Rows of spatial question data
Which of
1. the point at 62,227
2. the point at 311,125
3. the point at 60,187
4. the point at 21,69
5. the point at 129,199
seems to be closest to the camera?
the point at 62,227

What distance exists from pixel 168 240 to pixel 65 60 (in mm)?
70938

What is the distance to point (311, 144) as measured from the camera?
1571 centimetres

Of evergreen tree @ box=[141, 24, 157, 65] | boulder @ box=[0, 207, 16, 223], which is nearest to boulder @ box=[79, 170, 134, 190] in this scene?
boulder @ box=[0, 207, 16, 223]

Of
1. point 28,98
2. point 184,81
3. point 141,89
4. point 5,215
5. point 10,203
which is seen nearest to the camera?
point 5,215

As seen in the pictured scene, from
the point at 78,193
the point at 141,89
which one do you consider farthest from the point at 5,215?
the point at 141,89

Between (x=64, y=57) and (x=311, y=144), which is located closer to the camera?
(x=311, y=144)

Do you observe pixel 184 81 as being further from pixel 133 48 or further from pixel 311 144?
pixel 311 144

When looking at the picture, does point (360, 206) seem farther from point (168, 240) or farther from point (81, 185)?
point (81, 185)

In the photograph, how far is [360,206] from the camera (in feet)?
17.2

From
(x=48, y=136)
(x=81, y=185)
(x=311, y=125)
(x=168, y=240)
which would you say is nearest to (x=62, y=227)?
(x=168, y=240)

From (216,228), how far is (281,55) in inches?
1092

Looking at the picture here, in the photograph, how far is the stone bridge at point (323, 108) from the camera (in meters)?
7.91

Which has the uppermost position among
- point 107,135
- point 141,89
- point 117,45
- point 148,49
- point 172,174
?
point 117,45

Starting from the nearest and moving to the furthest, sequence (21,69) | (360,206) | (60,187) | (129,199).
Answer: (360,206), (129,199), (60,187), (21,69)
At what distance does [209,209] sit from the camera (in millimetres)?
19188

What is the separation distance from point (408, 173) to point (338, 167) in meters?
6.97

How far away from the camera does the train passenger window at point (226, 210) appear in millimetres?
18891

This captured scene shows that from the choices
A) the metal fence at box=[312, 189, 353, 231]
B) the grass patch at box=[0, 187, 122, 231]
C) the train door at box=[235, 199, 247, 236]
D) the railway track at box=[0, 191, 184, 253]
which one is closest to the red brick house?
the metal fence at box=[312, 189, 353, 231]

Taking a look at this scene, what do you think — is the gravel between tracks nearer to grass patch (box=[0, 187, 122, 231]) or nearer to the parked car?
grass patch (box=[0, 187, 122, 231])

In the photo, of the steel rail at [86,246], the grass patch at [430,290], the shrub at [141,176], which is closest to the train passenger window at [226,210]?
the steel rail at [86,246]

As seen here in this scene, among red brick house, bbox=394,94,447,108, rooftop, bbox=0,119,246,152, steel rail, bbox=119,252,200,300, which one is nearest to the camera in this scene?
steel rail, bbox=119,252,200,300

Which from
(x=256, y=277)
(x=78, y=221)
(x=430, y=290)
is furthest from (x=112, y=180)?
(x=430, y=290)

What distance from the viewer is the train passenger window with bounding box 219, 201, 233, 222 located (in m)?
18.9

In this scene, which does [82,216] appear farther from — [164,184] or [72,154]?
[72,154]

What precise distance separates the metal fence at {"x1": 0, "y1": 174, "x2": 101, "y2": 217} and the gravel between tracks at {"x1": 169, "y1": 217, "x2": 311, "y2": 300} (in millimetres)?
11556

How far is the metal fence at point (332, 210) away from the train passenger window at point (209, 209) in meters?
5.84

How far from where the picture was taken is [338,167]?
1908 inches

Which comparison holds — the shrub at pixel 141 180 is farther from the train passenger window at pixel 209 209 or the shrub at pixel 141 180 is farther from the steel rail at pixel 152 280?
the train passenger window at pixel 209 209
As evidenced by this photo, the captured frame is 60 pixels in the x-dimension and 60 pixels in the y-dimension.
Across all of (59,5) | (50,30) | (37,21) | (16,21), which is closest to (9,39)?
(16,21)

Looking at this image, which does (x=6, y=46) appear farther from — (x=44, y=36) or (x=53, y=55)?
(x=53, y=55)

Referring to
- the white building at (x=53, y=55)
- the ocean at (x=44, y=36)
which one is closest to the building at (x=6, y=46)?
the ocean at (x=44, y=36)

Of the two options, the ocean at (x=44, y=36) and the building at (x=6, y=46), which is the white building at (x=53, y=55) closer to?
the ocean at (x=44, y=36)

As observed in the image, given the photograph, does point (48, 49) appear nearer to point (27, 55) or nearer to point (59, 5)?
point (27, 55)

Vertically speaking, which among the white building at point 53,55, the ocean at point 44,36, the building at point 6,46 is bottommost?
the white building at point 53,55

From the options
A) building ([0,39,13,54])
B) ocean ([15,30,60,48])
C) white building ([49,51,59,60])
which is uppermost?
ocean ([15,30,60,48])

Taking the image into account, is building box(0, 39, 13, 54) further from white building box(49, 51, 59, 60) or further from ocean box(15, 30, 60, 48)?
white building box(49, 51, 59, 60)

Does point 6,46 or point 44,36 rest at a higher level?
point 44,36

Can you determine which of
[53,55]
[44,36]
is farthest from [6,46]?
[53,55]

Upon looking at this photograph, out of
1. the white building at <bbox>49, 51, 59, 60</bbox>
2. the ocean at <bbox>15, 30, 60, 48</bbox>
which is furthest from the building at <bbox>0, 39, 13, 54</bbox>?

Requirement: Extract each entry in full and write it down exactly.

Response:
Which of
1. the point at 62,227
2. the point at 311,125
3. the point at 60,187
4. the point at 21,69
5. the point at 129,199
seems to be closest to the camera?
the point at 62,227

What distance exists from pixel 168 240 to pixel 65 60 (in mm)?
70938

What is the distance to point (311, 144) as measured from the camera?
1571 centimetres

Of evergreen tree @ box=[141, 24, 157, 65] | boulder @ box=[0, 207, 16, 223], which is nearest to boulder @ box=[79, 170, 134, 190] in this scene?
boulder @ box=[0, 207, 16, 223]

Of
1. point 28,98
2. point 184,81
3. point 141,89
4. point 5,215
5. point 10,203
which is seen nearest to the camera?
point 5,215

As seen in the pictured scene, from
the point at 78,193
the point at 141,89
which one do you consider farthest from the point at 5,215?
the point at 141,89

Between (x=64, y=57) and (x=311, y=144), which is located closer to the camera?
(x=311, y=144)

Do you observe pixel 184 81 as being further from pixel 133 48 or further from pixel 311 144?
pixel 311 144

When looking at the picture, does point (360, 206) seem farther from point (168, 240) or farther from point (81, 185)?
point (81, 185)

In the photograph, how far is [360,206] from the camera (in feet)?
17.2

From
(x=48, y=136)
(x=81, y=185)
(x=311, y=125)
(x=168, y=240)
which would you say is nearest to (x=62, y=227)?
(x=168, y=240)

From (216,228), how far is (281,55) in inches?
1092

Looking at the picture here, in the photograph, how far is the stone bridge at point (323, 108) from the camera (in meters)?
7.91

Which has the uppermost position among
- point 107,135
- point 141,89
- point 117,45
- point 148,49
- point 172,174
?
point 117,45

Starting from the nearest and moving to the furthest, sequence (21,69) | (360,206) | (60,187) | (129,199).
Answer: (360,206), (129,199), (60,187), (21,69)
At what distance does [209,209] sit from the camera (in millimetres)?
19188

What is the separation distance from point (408, 173) to point (338, 167) in meters?
6.97

How far away from the camera does the train passenger window at point (226, 210) appear in millimetres?
18891

This captured scene shows that from the choices
A) the metal fence at box=[312, 189, 353, 231]
B) the grass patch at box=[0, 187, 122, 231]
C) the train door at box=[235, 199, 247, 236]
D) the railway track at box=[0, 191, 184, 253]
which one is closest to the red brick house?
the metal fence at box=[312, 189, 353, 231]

Taking a look at this scene, what do you think — is the gravel between tracks nearer to grass patch (box=[0, 187, 122, 231]) or nearer to the parked car?
grass patch (box=[0, 187, 122, 231])

In the photo, of the steel rail at [86,246], the grass patch at [430,290], the shrub at [141,176], which is closest to the train passenger window at [226,210]?
the steel rail at [86,246]

As seen here in this scene, among red brick house, bbox=394,94,447,108, rooftop, bbox=0,119,246,152, steel rail, bbox=119,252,200,300, which one is nearest to the camera in this scene?
steel rail, bbox=119,252,200,300

Which from
(x=256, y=277)
(x=78, y=221)
(x=430, y=290)
is furthest from (x=112, y=180)?
(x=430, y=290)

What distance from the viewer is the train passenger window with bounding box 219, 201, 233, 222 located (in m)?
18.9

In this scene, which does [82,216] appear farther from — [164,184] or [72,154]?
[72,154]

What precise distance separates the metal fence at {"x1": 0, "y1": 174, "x2": 101, "y2": 217} and the gravel between tracks at {"x1": 169, "y1": 217, "x2": 311, "y2": 300} (in millimetres)?
11556

How far is the metal fence at point (332, 210) away from the train passenger window at point (209, 209) in meters?
5.84

How far from where the picture was taken is [338,167]?
1908 inches

Which comparison holds — the shrub at pixel 141 180 is farther from the train passenger window at pixel 209 209 or the shrub at pixel 141 180 is farther from the steel rail at pixel 152 280?
the train passenger window at pixel 209 209
As evidenced by this photo, the captured frame is 60 pixels in the x-dimension and 60 pixels in the y-dimension.
Across all of (59,5) | (50,30) | (37,21) | (16,21), which is closest to (9,39)?
(16,21)

Looking at this image, which does (x=6, y=46) appear farther from — (x=44, y=36) or (x=53, y=55)?
(x=53, y=55)

Referring to
- the white building at (x=53, y=55)
- the ocean at (x=44, y=36)
which one is closest to the building at (x=6, y=46)?
the ocean at (x=44, y=36)

Of the two options, the ocean at (x=44, y=36) and the building at (x=6, y=46), which is the white building at (x=53, y=55) closer to?
the ocean at (x=44, y=36)

As observed in the image, given the photograph, does point (48, 49) appear nearer to point (27, 55) or nearer to point (59, 5)?
point (27, 55)

Vertically speaking, which among the white building at point 53,55, the ocean at point 44,36, the building at point 6,46 is bottommost?
the white building at point 53,55

From the options
A) building ([0,39,13,54])
B) ocean ([15,30,60,48])
C) white building ([49,51,59,60])
which is uppermost?
ocean ([15,30,60,48])

Taking the image into account, is building box(0, 39, 13, 54) further from white building box(49, 51, 59, 60) or further from ocean box(15, 30, 60, 48)?
white building box(49, 51, 59, 60)

Does point 6,46 or point 44,36 rest at a higher level?
point 44,36

Can you determine which of
[53,55]
[44,36]
is farthest from [6,46]?
[53,55]

Upon looking at this photograph, out of
1. the white building at <bbox>49, 51, 59, 60</bbox>
2. the ocean at <bbox>15, 30, 60, 48</bbox>
which is furthest from the building at <bbox>0, 39, 13, 54</bbox>?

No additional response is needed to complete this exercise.